---------- PROVIDED PASSAGE

What Changed in Kernel 6.12

For decades, changing the Linux CPU scheduler meant patching the kernel source, recompiling, rebooting, and hoping nothing broke. That era ended with kernel 6.12. The sched_ext (extensible scheduler class) framework lets you write, load, and hot-swap CPU scheduling policies at runtime using eBPF programs. No recompilation. No reboot. Just load a new scheduler like you load a kernel module.

This is not a toy. Meta runs custom sched_ext schedulers across their production fleet to optimise for specific workload patterns. Google is experimenting with per-cgroup scheduling policies. The gaming community uses scx_lavd to eliminate microstutters. And you can build your own in an afternoon.

The Architecture

sched_ext sits alongside CFS (Completely Fair Scheduler) and RT (Real-Time) as a third scheduling class in the kernel. When you load a sched_ext scheduler, the kernel delegates scheduling decisions for a set of tasks to your eBPF program. If your program crashes or is unloaded, the kernel transparently falls back to CFS. Zero downtime.

# The scheduling class hierarchy:
# 1. Stop scheduler     (highest priority — kernel internal)
# 2. Deadline scheduler  (SCHED_DEADLINE)
# 3. RT scheduler        (SCHED_FIFO, SCHED_RR)
# 4. sched_ext           ← your custom eBPF scheduler lives here
# 5. CFS                 (SCHED_NORMAL — the default)
# 6. Idle scheduler      (lowest priority)

Prerequisites

# Kernel 6.12+ with CONFIG_SCHED_CLASS_EXT=y
uname -r
# 6.12.8-200.fc41.x86_64

# Verify sched_ext support
grep CONFIG_SCHED_CLASS_EXT /boot/config-$(uname -r)
# CONFIG_SCHED_CLASS_EXT=y

# Install build dependencies (Fedora/RHEL)
sudo dnf install -y clang llvm libbpf-devel bpftool \
  rust cargo elfutils-libelf-devel gcc make

# On Debian/Ubuntu (kernel 6.12+ required — not yet in stable)
sudo apt install -y clang llvm libbpf-dev linux-tools-$(uname -r)

--------------------

- [EXERCISE REQUIREMENTS]
1 > Name the scheduling classes in the hierarchy given in the sched_ext article, in order from highest to lowest priority.
2 > Carry the sched_ext article on from the point where it stops.
None of the items are needed for the work here.

---------- SUPPLIED INFORMATION

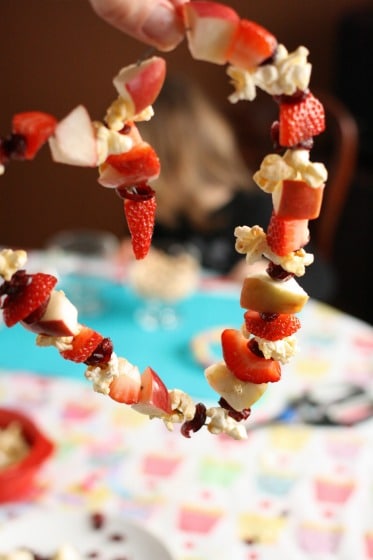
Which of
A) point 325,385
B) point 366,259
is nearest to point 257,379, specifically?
point 325,385

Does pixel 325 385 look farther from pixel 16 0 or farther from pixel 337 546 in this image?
pixel 16 0

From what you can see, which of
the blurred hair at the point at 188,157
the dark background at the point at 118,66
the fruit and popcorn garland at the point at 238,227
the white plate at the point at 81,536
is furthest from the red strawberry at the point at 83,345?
the dark background at the point at 118,66

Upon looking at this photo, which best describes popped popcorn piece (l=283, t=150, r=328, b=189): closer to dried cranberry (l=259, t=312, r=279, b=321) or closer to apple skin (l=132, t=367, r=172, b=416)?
dried cranberry (l=259, t=312, r=279, b=321)

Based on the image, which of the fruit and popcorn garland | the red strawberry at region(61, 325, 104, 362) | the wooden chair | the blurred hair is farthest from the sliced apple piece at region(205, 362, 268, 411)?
the wooden chair

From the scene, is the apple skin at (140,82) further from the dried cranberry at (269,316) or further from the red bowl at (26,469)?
the red bowl at (26,469)

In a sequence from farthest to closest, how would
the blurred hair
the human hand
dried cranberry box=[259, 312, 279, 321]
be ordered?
1. the blurred hair
2. dried cranberry box=[259, 312, 279, 321]
3. the human hand

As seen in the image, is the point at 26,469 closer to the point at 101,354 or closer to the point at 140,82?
the point at 101,354
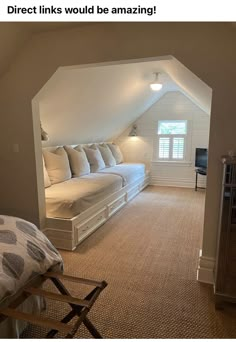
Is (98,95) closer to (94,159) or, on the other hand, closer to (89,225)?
(94,159)

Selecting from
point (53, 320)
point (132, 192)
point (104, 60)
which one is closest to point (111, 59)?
point (104, 60)

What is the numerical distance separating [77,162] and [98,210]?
1.06 meters

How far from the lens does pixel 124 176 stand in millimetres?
4270

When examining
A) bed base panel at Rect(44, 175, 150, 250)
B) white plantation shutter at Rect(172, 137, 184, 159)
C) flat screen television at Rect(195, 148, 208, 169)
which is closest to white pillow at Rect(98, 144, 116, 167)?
bed base panel at Rect(44, 175, 150, 250)

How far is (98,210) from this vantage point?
3215 mm

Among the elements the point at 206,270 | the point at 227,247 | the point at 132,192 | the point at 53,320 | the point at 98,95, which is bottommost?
the point at 206,270

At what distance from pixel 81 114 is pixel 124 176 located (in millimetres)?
A: 1383

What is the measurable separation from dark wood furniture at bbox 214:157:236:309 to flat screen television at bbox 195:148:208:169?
3.61 m

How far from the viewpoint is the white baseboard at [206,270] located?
2.07 metres

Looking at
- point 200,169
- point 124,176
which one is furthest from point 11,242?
point 200,169

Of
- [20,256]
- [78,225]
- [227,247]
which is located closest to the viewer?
[20,256]

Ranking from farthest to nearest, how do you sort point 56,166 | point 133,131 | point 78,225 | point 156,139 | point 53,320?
point 133,131, point 156,139, point 56,166, point 78,225, point 53,320

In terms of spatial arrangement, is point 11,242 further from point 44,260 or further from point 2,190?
point 2,190

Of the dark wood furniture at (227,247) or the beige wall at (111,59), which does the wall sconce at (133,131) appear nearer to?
the beige wall at (111,59)
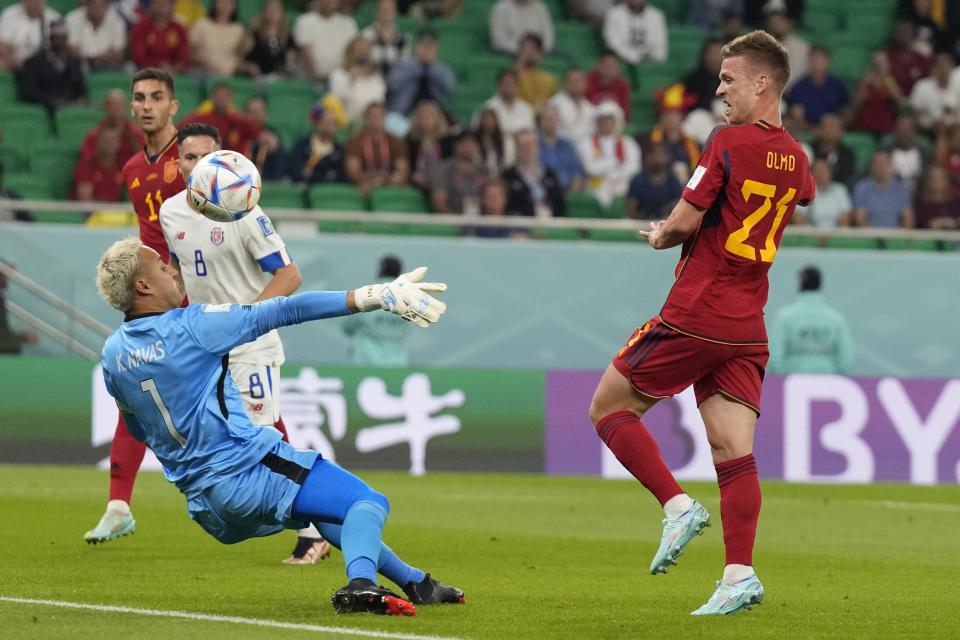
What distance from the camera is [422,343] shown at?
17.1m

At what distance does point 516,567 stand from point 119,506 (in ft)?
7.43

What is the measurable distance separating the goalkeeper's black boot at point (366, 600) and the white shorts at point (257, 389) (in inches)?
98.4

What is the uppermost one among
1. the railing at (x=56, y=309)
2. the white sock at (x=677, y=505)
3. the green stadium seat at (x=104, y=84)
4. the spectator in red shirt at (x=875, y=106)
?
the green stadium seat at (x=104, y=84)

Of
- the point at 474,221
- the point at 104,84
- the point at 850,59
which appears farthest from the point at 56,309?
the point at 850,59

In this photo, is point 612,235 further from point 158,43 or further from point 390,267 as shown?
point 158,43

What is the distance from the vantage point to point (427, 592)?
7059 mm

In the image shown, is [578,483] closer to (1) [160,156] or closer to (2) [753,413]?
(1) [160,156]

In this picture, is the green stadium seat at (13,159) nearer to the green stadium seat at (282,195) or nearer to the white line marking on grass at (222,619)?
the green stadium seat at (282,195)

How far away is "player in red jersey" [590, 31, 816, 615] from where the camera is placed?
699 cm

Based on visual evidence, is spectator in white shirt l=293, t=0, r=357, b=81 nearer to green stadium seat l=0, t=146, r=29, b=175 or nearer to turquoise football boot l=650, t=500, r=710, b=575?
green stadium seat l=0, t=146, r=29, b=175

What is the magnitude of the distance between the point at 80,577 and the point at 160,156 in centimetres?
273

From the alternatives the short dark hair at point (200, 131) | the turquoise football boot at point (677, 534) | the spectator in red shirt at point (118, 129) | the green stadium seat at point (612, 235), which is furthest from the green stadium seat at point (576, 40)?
the turquoise football boot at point (677, 534)

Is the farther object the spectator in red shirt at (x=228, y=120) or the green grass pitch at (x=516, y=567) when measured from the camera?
the spectator in red shirt at (x=228, y=120)

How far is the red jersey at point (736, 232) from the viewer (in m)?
7.00
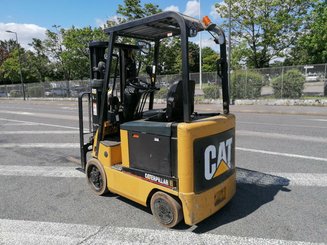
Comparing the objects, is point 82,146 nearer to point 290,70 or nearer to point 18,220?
point 18,220

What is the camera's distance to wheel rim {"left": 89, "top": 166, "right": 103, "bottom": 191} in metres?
4.63

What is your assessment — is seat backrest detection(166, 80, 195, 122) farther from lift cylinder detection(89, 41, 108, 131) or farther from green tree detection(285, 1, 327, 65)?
green tree detection(285, 1, 327, 65)

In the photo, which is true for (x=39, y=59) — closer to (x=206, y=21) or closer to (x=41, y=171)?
(x=41, y=171)

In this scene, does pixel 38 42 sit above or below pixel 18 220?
above

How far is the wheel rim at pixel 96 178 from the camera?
4.63 meters

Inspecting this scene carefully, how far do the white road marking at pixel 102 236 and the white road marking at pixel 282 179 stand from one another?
74.6 inches

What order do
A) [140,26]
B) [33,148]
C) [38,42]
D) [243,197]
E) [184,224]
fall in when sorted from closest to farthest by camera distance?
[184,224], [140,26], [243,197], [33,148], [38,42]

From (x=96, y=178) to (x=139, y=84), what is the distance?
1.66 metres

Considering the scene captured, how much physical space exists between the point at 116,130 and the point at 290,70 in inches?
690

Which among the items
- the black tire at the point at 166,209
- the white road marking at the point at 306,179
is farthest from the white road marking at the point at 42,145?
the white road marking at the point at 306,179

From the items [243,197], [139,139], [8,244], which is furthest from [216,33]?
[8,244]

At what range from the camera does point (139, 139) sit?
3744mm

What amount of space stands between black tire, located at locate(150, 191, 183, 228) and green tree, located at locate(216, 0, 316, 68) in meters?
23.9

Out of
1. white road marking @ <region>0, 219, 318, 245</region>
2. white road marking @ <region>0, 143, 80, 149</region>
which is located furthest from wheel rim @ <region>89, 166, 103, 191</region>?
white road marking @ <region>0, 143, 80, 149</region>
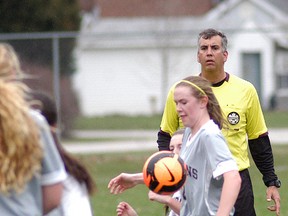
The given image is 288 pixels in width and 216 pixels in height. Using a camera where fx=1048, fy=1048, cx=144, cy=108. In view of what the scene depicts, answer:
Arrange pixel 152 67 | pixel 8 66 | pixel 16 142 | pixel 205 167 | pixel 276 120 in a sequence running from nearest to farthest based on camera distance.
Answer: pixel 16 142, pixel 8 66, pixel 205 167, pixel 276 120, pixel 152 67

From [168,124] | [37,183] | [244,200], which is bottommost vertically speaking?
[244,200]

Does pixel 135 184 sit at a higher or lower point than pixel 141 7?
higher

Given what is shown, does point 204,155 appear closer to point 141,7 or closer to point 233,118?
point 233,118

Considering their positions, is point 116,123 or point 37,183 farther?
point 116,123

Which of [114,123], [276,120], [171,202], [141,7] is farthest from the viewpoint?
[141,7]

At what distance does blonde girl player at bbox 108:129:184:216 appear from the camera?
246 inches

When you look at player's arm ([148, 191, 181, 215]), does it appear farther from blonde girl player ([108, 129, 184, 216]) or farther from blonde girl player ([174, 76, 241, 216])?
blonde girl player ([174, 76, 241, 216])

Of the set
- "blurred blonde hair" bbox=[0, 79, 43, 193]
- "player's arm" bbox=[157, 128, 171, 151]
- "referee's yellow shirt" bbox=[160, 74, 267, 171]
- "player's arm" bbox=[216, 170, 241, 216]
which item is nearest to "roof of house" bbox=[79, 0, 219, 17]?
"player's arm" bbox=[157, 128, 171, 151]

--------------------

- [THE RESPONSES]
1 > Stop scheduler, Deadline scheduler, RT scheduler, sched_ext, CFS, Idle scheduler

2 >
Your First Custom Scheduler

Clone the scx repository — it contains the framework, example schedulers, and the Rust and C libraries for building your own.

git clone https://github.com/sched-ext/scx.git
cd scx

# Build all example schedulers
meson setup build
meson compile -C build

# Or build just the simple example
cd scheds/c/scx_simple
make

Understanding scx_simple

The simplest possible sched_ext scheduler does one thing: when a task becomes runnable, pick the first available CPU and dispatch the task there. No load balancing, no fairness, no NUMA awareness. It is terrible — and that is the point. It is the "hello world" of CPU scheduling.

// Simplified version of scx_simple (C + BPF)
// The key callback: a task is ready to run — pick a CPU
s32 BPF_STRUCT_OPS(simple_select_cpu, struct task_struct *p,
                    s32 prev_cpu, u64 wake_flags)
{
    s32 cpu;
    // Try to find an idle CPU, preferring the previous one
    cpu = scx_bpf_select_cpu_dfl(p, prev_cpu, wake_flags);
    return cpu;
}

// Dispatch: move the task from the BPF queue to a CPU run queue
void BPF_STRUCT_OPS(simple_enqueue, struct task_struct *p, u64 enq_flags)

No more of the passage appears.